Deceiving Others in Poker
We deceive others in poker in a number of ways. Plays like the bluff -- where we try to convince opponents that we want them to stay in the hand when we really don’t -- and its opposite number the trap are obvious examples of poker deception. To deceive in poker though, we need to set up our bluffs and traps, which is where “table image” becomes important. Your table image is how others at the table perceive you. Before trying a big bluff, you may want to establish an image as a tight player. The most effective bluffs come from a player who has only played five hands in the previous hour. Similarly, players who are perceived as maniacs tend to get paid off with big hands. In poker, as in life, image is everything.
Deceiving Yourself in Poker
However, it can be dangerous to romanticize your image.
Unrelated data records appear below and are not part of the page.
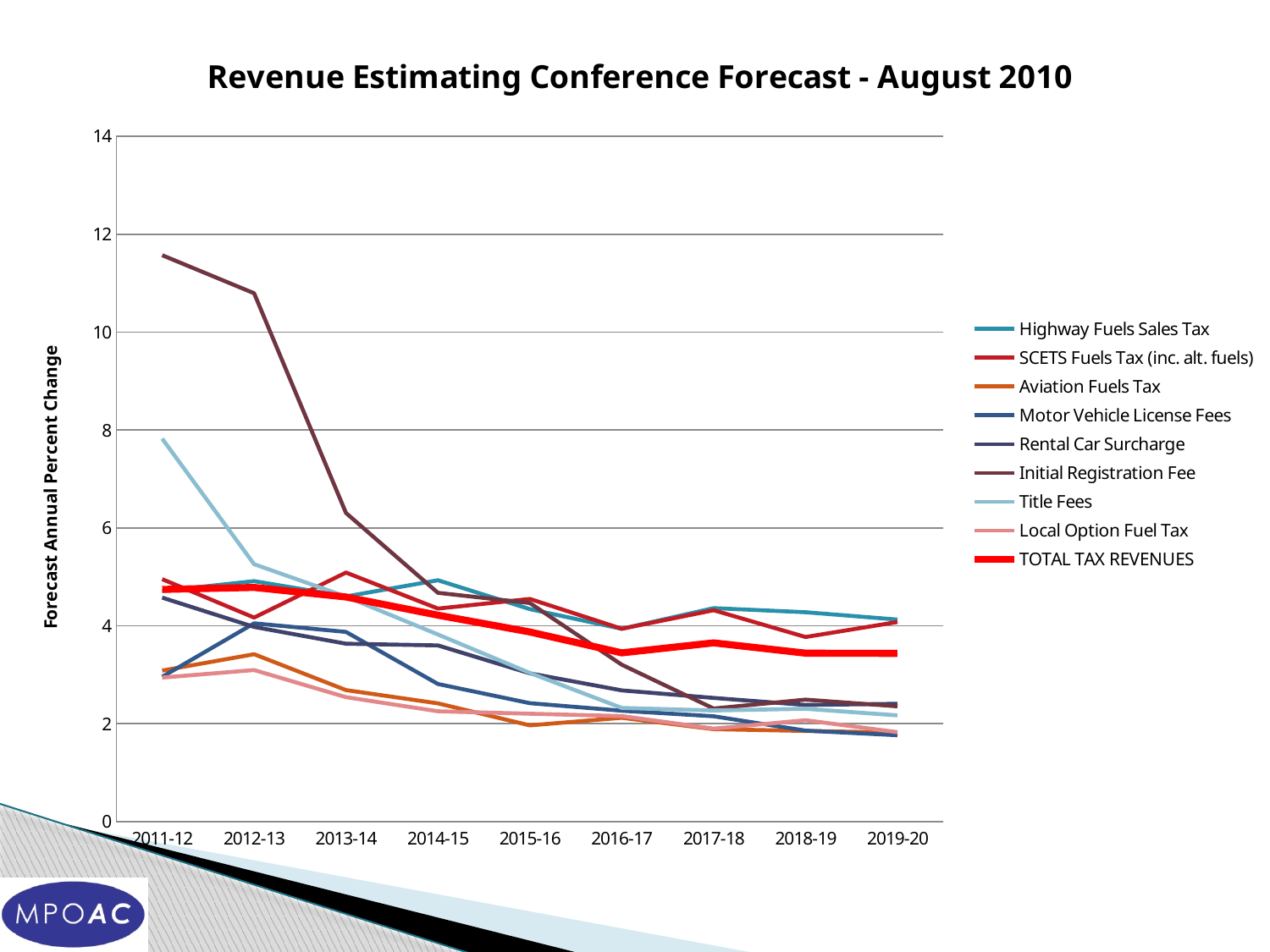
What is the title of the y axis? Forecast Annual Percent Change Is the value for Initial Registration Fee in 2011-12 greater or less than 10? greater How many fiscal years are shown along the x axis? 9 How many series does the legend list? 9 Does the Initial Registration Fee line rise or fall from 2011-12 to 2019-20? fall Which series has the highest value in 2011-12? Initial Registration Fee In 2011-12, which is larger: Title Fees or Aviation Fuels Tax? Title Fees Is the value for TOTAL TAX REVENUES in 2019-20 greater or less than 4? less In 2014-15, which is larger: Highway Fuels Sales Tax or Motor Vehicle License Fees? Highway Fuels Sales Tax Is the value for Title Fees in 2011-12 greater or less than 6? greater What kind of chart is shown on the slide? line chart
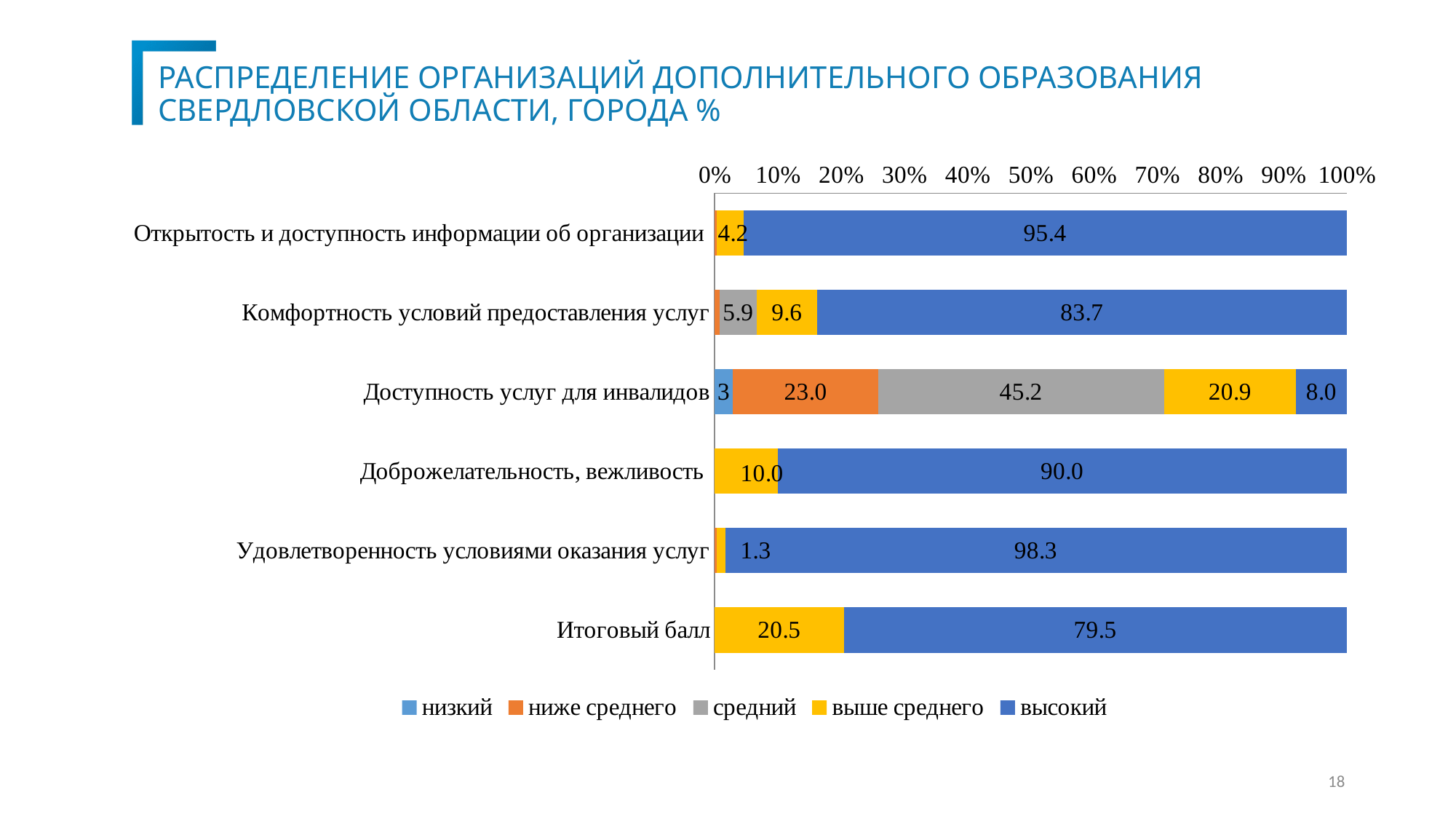
Which category has the lowest value for the 'высокий' series? Доступность услуг для инвалидов What is the difference between the 'высокий' values for 'Открытость и доступность информации об организации' and 'Комфортность условий предоставления услуг'? 11.7 What is the value of the 'средний' series for 'Доступность услуг для инвалидов'? 45.2 How many series does the legend list? 5 Is the 'высокий' value for 'Доброжелательность, вежливость' greater or less than 80%? greater What is the value of the 'выше среднего' series for 'Итоговый балл'? 20.5 What is the value of the 'высокий' series for 'Открытость и доступность информации об организации'? 95.4 What colour represents the 'высокий' series in the legend? blue What kind of chart is shown on the slide? stacked bar chart Which is larger for 'Доступность услуг для инвалидов': the 'ниже среднего' value or the 'выше среднего' value? ниже среднего Which category has the highest value for the 'высокий' series? Удовлетворенность условиями оказания услуг How many categories are plotted on the chart? 6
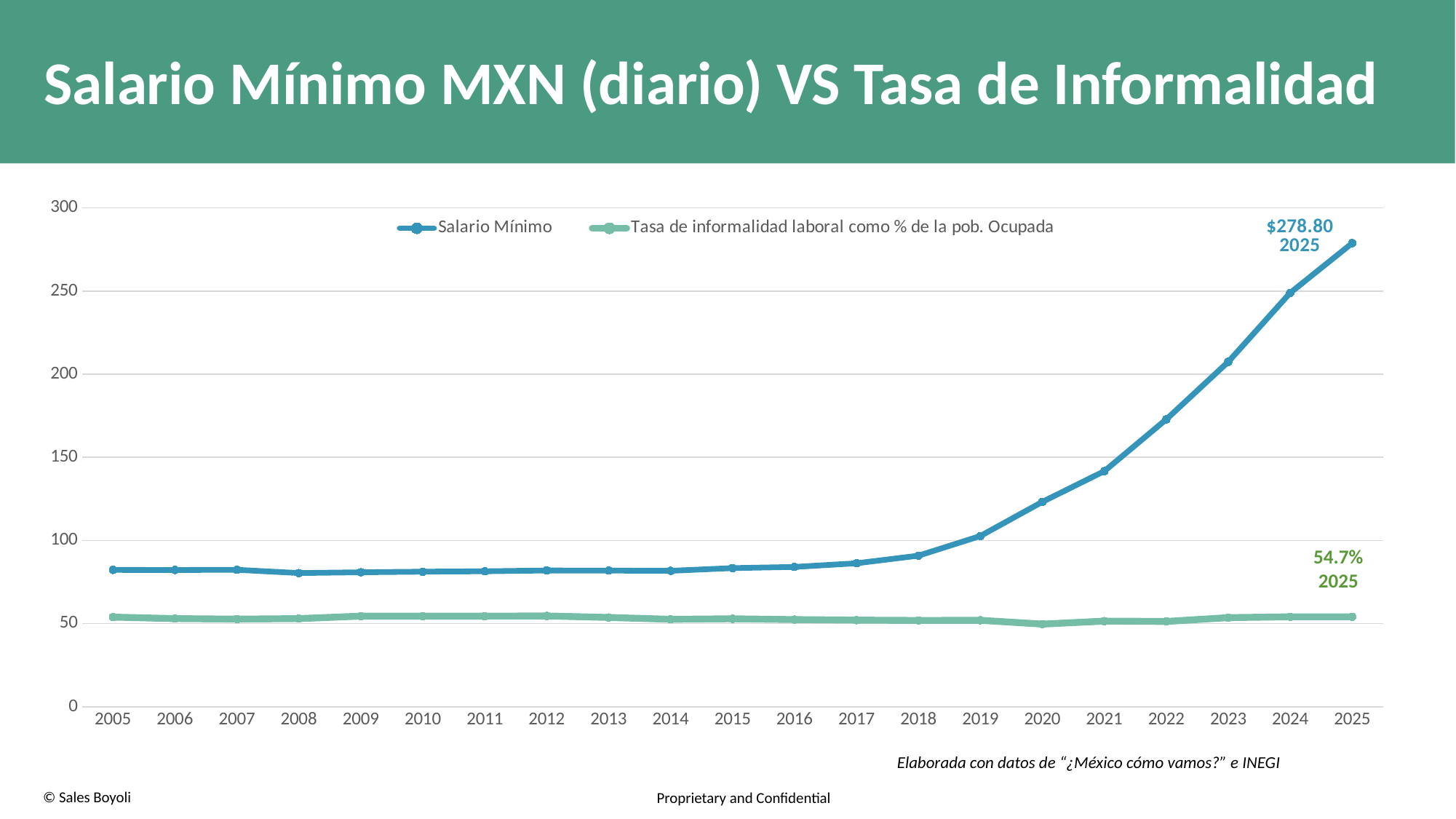
What is the title of the chart? Salario Mínimo MXN (diario) VS Tasa de Informalidad How many series does the legend list? 2 How many years are shown on the x axis? 21 Which series has the larger value in 2025, Salario Mínimo or Tasa de informalidad laboral? Salario Mínimo What type of chart is shown on the slide? line chart Is the Salario Mínimo value for 2023 greater or less than 200? greater What is the value of Tasa de informalidad laboral como % de la pob. Ocupada in 2025? 54.7% What is the value of Salario Mínimo in 2025? $278.80 Is the Salario Mínimo value for 2021 greater or less than 150? less Does the Salario Mínimo series rise or fall between 2018 and 2025? rise In which year is the Salario Mínimo series highest? 2025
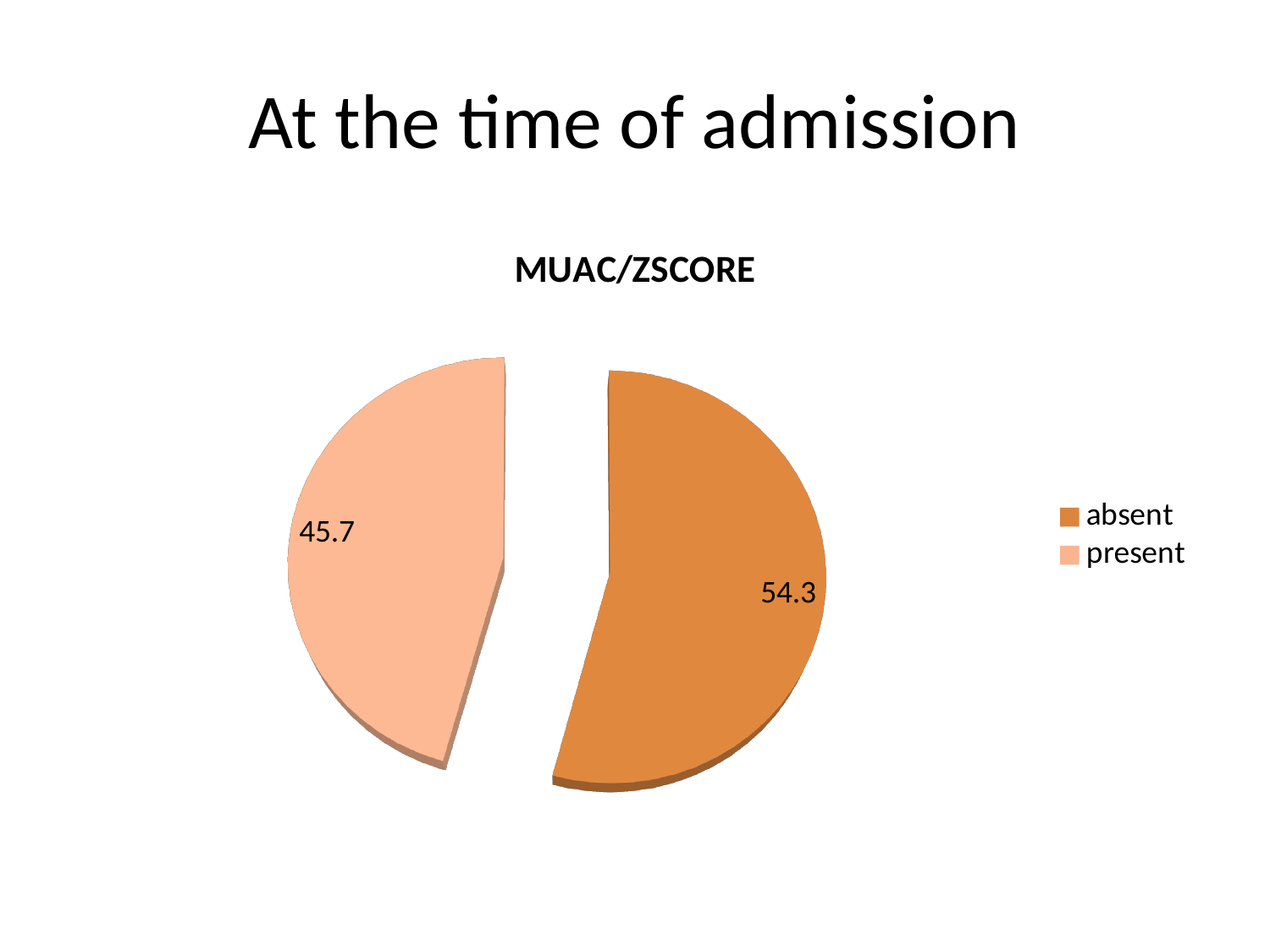
Which category has the smallest slice in the MUAC/ZSCORE pie chart? present How many entries does the legend of the MUAC/ZSCORE chart list? 2 Which legend entry is shown in the darker orange colour in the MUAC/ZSCORE pie chart? absent Which category has the largest slice in the MUAC/ZSCORE pie chart? absent What is the title of the chart on the slide? MUAC/ZSCORE Which is larger in the MUAC/ZSCORE pie chart, 'absent' or 'present'? absent What kind of chart is shown on the slide? pie chart How many slices does the MUAC/ZSCORE pie chart have? 2 What is the value for the 'present' slice in the MUAC/ZSCORE pie chart? 45.7 What is the difference between the 'absent' and 'present' values in the MUAC/ZSCORE pie chart? 8.6 What is the total of the two values shown in the MUAC/ZSCORE pie chart? 100 What is the value for the 'absent' slice in the MUAC/ZSCORE pie chart? 54.3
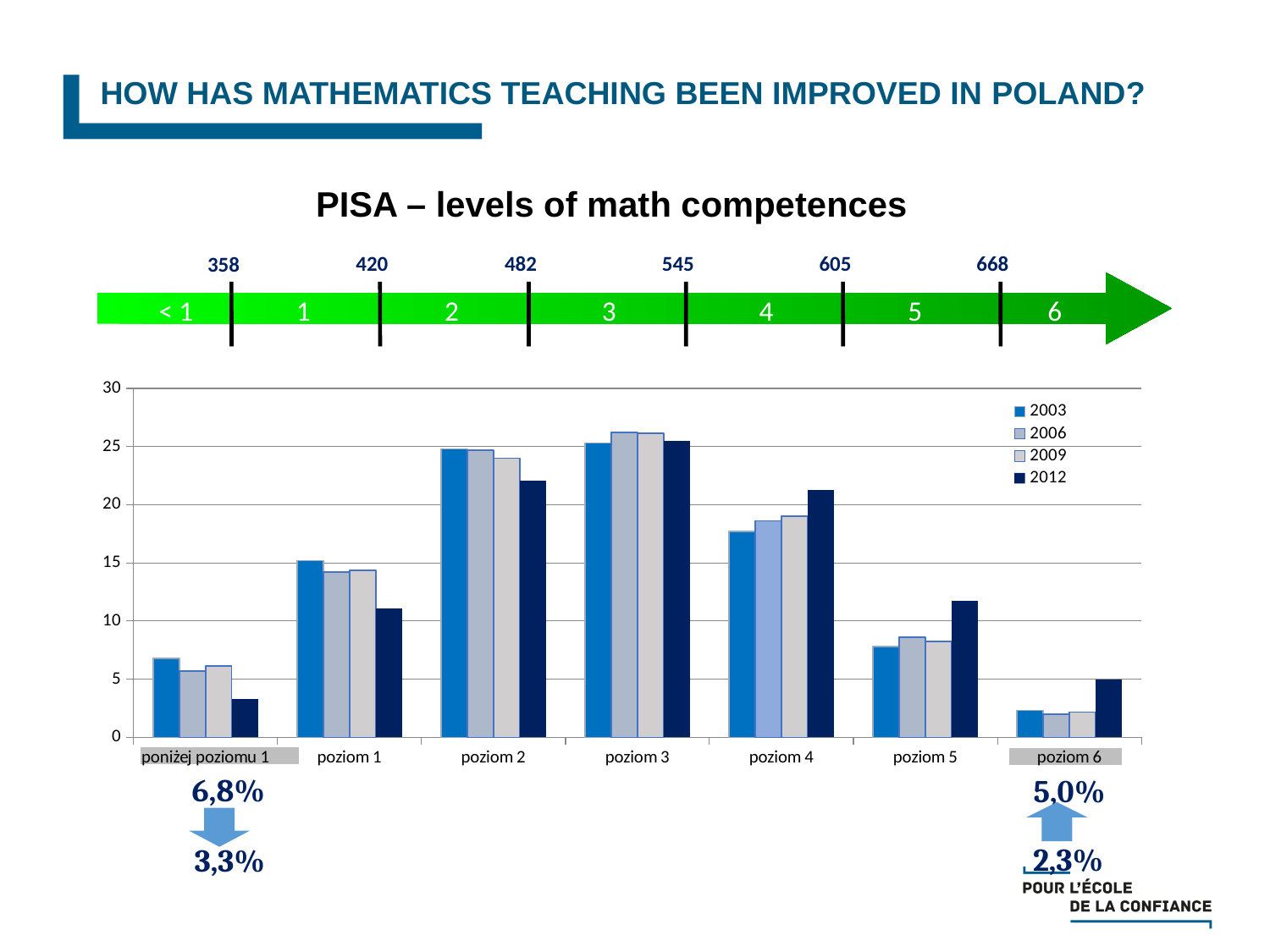
For poziom 2, which is larger: the 2003 value or the 2012 value? 2003 Is the 2012 value for poziom 2 greater or less than 25? less For poziom 4, do the values rise or fall from 2003 to 2012? rise How many categories are shown along the x axis of the chart? 7 How many series does the chart legend list? 4 Which category has the highest value for the 2012 series? poziom 3 For poziom 5, which is larger: the 2003 value or the 2012 value? 2012 Is the 2012 value for poziom 1 greater or less than 15? less What two percentages are annotated below the poniżej poziomu 1 category? 6,8% and 3,3% Which category has the lowest value for the 2003 series? poziom 6 Is the 2012 value for poziom 4 greater or less than 20? greater What kind of chart is shown on the slide? bar chart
Many students of the game understand that for years the most professional, effective style of play has been the tight-aggressive style, being very selective about which pots you enter, always taking poker odds into consideration, but playing the hands very strongly (in recent years, there have been some advocates for a loose-aggressive or hyper-aggressive style of play, especially in online Texas holdem). Since many players want to think that they are or are approaching professional quality, they may lead themselves to believe that they have a tight-aggressive image. Getting married to the idea that you have a tight-aggressive image can cause mistakes. You may be getting called on your bluffs much more often than you realize because you are convinced opponents fear you. You may be entering too many pots and not know it even though your opponents do. If you deceive yourself about your play and your image, you will not make corrections and you will not improve.
Sidestepping the Self-Deception Pitfall
A great way to stop a pattern of self-deception is to get involved with some kind of poker group or forums on poker sites. In many areas, friends will not give you an honest critique of your abilities. In poker, you may find people who are all too happy to tell you what is wrong with your game or your self-perception. They may not always be right, but they can give you a different perspective. And if there is a consensus from your group about one or more aspects of your game, you are going to need to give that serious consideration.